A quoi ressemblerait le monde sans crise ? Par Eduardo Navarrete

A quoi ressemblerait le monde sans crise ? Par Eduardo Navarrete
A quoi ressemblerait le monde sans crise ? Par Eduardo Navarrete

A lire avec : “Takeover” de Jay-Z

Avec l’histoire de Pedro et le Loup on a appris que rien ne se prend trop au sérieux, surtout si ça porte le mauvais goût de la répétition.

Aussi loin que je m’en souvienne et depuis que je suis né, le monde est en crise. Dans cet état, nous avons appris à nous exprimer et à interagir, à déchiffrer les règles et à réussir – à la fin de la journée – à rentrer chez nous, un peu traînés, mais à nous réveiller le lendemain pour vivre une histoire similaire.

La crise dans ce pays et dans le monde a dépassé un épisode, elle est devenue une partie de notre identité : nous connaissons son mécanisme, nous connaissons son essence et nous ne comprendrions guère le monde sans elle. Ou quelqu’un soupçonne-t-il à quoi ressemblerait un monde sans crise ?

La crise que plus personne ne voit

Une crise doit faire peur. Enfant, quand mes parents répétaient à table les différentes classifications des crises que décrétaient les journaux télévisés (échange, pétrole, transexénale et, bien sûr, matrimoniale), le mieux était de penser à l’une de leurs refuges sauvés. Non pas parce qu’il y avait une compréhension du terme, mais à cause des gestes et des grimaces avec lesquels ils se référaient à ce moment critique.

Très vite, j’ai compris que m’abriter n’était pas entièrement utile dans un espace où la norme était de marcher en situation de crise. Oui, de la même façon qu’on marche dans la mode, on mise sur la crise sans même s’en apercevoir. Lâches, colorées et exprimant à travers les podiums et les avenues, ce dont nous sommes rompus.

“Crise”, le mot, s’est normalisé dans le vocabulaire ainsi que dans les comportements et les normes sociales. Qu’y a-t-il de mal à mentir à un peuple ? Pourquoi s’en soucierait-on s’il vole dans le trésor public ? Pourquoi seriez-vous obligé d’induire quelqu’un en erreur, de voir que vous êtes partial dans l’administration de la justice ? De petites actions malhonnêtes déclenchent des crises comme un protocole d’alerte que curieusement personne ne voit ni n’interprète.
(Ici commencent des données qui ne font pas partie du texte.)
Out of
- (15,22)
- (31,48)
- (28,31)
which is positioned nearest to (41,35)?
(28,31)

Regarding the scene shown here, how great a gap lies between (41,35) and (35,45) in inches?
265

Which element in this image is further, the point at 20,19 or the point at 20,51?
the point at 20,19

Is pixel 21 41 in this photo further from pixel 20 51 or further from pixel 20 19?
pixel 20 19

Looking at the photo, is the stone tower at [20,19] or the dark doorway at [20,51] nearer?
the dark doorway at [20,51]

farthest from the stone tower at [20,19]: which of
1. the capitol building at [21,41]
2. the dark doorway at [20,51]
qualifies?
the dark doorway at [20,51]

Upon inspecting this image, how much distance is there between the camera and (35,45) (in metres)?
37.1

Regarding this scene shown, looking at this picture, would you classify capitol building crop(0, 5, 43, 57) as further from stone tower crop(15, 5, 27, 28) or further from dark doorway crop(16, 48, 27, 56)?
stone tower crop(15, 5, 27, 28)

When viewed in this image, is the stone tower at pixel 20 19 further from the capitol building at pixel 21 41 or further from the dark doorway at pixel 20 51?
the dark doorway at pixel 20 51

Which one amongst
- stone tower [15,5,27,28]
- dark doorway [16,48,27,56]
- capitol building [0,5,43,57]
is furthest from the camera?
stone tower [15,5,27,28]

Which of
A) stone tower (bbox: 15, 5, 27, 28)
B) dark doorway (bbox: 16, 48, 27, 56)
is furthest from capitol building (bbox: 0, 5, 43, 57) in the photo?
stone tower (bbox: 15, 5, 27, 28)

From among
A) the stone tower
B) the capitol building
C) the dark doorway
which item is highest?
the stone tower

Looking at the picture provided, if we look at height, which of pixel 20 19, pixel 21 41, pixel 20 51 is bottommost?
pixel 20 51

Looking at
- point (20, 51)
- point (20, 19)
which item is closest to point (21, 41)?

Et donc ils passent, mandat de six ans après mandat de six ans.

La hâte : le plus grossier traître d’un état de crise ?

Une réalité qui n’apparaît pas à la télé et qu’il n’y a pas moyen de l’aimer, c’est celle que nous reproduisons à tour de rôle et sur laquelle nous agitons la main pour tenter d’en façonner le sens et l’intention quotidienne.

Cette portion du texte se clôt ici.